(Stored data)

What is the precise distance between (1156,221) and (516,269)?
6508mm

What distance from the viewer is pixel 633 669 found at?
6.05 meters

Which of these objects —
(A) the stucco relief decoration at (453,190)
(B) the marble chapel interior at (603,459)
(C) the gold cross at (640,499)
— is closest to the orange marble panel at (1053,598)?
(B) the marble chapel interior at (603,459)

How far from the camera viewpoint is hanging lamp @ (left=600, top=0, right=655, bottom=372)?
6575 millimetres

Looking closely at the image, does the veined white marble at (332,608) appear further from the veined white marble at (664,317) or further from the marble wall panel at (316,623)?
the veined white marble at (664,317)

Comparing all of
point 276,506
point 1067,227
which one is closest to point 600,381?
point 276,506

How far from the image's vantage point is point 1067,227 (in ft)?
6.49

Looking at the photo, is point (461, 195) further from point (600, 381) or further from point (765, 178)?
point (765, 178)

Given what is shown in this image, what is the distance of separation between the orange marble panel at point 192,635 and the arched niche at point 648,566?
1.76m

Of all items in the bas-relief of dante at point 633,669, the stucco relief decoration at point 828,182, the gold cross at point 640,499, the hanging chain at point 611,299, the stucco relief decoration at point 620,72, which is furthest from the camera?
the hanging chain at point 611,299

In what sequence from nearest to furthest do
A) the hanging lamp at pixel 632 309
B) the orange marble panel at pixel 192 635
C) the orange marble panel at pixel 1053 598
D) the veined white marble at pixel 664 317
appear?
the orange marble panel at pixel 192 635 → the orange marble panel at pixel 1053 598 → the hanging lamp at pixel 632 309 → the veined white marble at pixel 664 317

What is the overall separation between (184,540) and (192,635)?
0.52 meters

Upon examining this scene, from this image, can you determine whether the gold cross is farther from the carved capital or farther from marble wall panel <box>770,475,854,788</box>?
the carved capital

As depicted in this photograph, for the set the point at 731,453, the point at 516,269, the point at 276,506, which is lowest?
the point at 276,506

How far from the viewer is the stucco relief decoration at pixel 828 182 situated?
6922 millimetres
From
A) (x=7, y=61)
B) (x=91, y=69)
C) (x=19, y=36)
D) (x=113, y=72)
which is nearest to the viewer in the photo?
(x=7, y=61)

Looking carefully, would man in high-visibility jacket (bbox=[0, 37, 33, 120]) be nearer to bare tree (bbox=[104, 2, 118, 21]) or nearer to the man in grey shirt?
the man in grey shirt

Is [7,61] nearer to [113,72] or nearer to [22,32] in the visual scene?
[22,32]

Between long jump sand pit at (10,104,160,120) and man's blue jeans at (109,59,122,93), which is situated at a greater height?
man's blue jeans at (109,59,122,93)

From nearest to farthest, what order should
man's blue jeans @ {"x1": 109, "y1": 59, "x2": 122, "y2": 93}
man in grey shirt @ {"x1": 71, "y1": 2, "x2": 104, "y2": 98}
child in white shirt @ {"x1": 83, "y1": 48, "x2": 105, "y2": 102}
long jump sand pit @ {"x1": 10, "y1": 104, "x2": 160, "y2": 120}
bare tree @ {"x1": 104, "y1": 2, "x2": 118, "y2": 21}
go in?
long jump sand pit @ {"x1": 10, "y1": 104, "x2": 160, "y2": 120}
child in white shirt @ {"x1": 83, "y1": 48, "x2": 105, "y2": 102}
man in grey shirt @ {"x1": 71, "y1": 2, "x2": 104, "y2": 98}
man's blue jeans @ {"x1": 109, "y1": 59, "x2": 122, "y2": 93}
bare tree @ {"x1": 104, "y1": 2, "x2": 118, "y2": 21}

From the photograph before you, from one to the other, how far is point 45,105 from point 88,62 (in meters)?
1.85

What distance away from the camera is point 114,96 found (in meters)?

INSTRUCTIONS FOR THE TASK »
Reproduce word for word the part of the data above that begins with the line containing "Which of these objects —" and ends with the line containing "6575 millimetres", including both of those lines.

ANSWER »
Which of these objects —
(A) the stucco relief decoration at (453,190)
(B) the marble chapel interior at (603,459)
(C) the gold cross at (640,499)
— is closest to the orange marble panel at (1053,598)?
(B) the marble chapel interior at (603,459)

How far from the camera viewpoint is hanging lamp @ (left=600, top=0, right=655, bottom=372)?
6575 millimetres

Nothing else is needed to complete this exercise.